The radar gun doesn’t usually lie.
That’s what made Shohei Ohtani’s 2025 velocity readings feel so unsettling. Coming off major shoulder surgery—and a long, carefully managed return—he wasn’t just throwing well.
He was throwing harder than ever.
An average fastball of 98.1 mph. Ninety-fifth percentile in Major League Baseball. The highest mark of his career.
For a pitcher who underwent Tommy John surgery and a torn labrum repair, that’s not a typical recovery curve. It’s a disruption of expectations.
Ohtani addressed the sudden jump during Dodgerfest when asked directly why his fastball velocity climbed after surgery. His answer was calm, almost understated.
“I’m feeling more confident in my throws,” he said. “I think it’s because of the training… the sensation felt great. I had the full confidence to be able to push a little bit more.”

Confidence is an easy word to skim past. In this context, it matters.
Ohtani didn’t pitch at all in 2024. The Dodgers leaned fully into his bat, confident enough to hand him a historic 10-year, $700 million contract while his shoulder healed.
He rewarded them immediately—winning NL MVP, a World Series title, and posting one of the most dominant offensive seasons baseball has ever seen.

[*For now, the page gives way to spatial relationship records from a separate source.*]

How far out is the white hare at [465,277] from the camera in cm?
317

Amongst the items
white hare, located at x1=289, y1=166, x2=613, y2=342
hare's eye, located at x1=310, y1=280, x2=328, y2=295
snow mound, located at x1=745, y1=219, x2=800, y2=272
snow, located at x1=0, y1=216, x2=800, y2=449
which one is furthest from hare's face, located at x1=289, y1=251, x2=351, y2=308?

But when he finally returned to the mound midway through 2025, something was different.
Not just command. Not just results.
Velocity.
Before the injury in 2023, Ohtani’s fastball averaged 96.4 mph. In 2022, it sat at 97.3 mph. In 2021, 95.6 mph. Each year elite, but familiar. What showed up in 2025 was not.

At 98.1 mph, he wasn’t easing back. He was accelerating.
Part of the explanation lies in context. Ohtani was built up slowly, often pitching limited innings, which can allow pitchers to empty the tank more freely.
But that alone doesn’t fully account for the jump—especially this far removed from peak pre-injury mechanics.

There’s also the second layer.
According to Dodgers Nation’s Doug McKain, Japanese reporters at the event noted that Ohtani specifically referenced changes in his windup—a return to a motion that feels more natural, less constrained.
It’s a subtle shift, but subtle is where elite athletes find margins.

Less hesitation. Cleaner sequencing. More trust in the arm.
That trust is the key word again.
For most pitchers, surgery introduces caution that lingers for years.
For Ohtani, it appears to have done the opposite—removing uncertainty by forcing a reset. New training. New awareness. A body that’s been rebuilt rather than patched.
That doesn’t mean it’s risk-free.
Higher velocity always comes with questions about sustainability.
The Dodgers know this. That’s why Ohtani won’t pitch for Japan in the World Baseball Classic, choosing to serve only as a designated hitter. Protect now. Extend later.
But the data point remains.
Ohtani isn’t just back. He’s operating at a level that didn’t exist before the surgery.
If he holds even close to this velocity over a larger workload, the conversation around his pitching changes dramatically. Not as a comeback story—but as an evolution.
And that’s where things get uncomfortable for the rest of the league.
Because baseball has never really adjusted to Ohtani as a hitter and a pitcher at once.
Now, it may have to adjust to a version of him that throws harder, feels freer, and speaks openly about pushing beyond perceived limits.
The radar gun noticed first.
The question now is how long this version lasts—and whether anyone is ready if it does.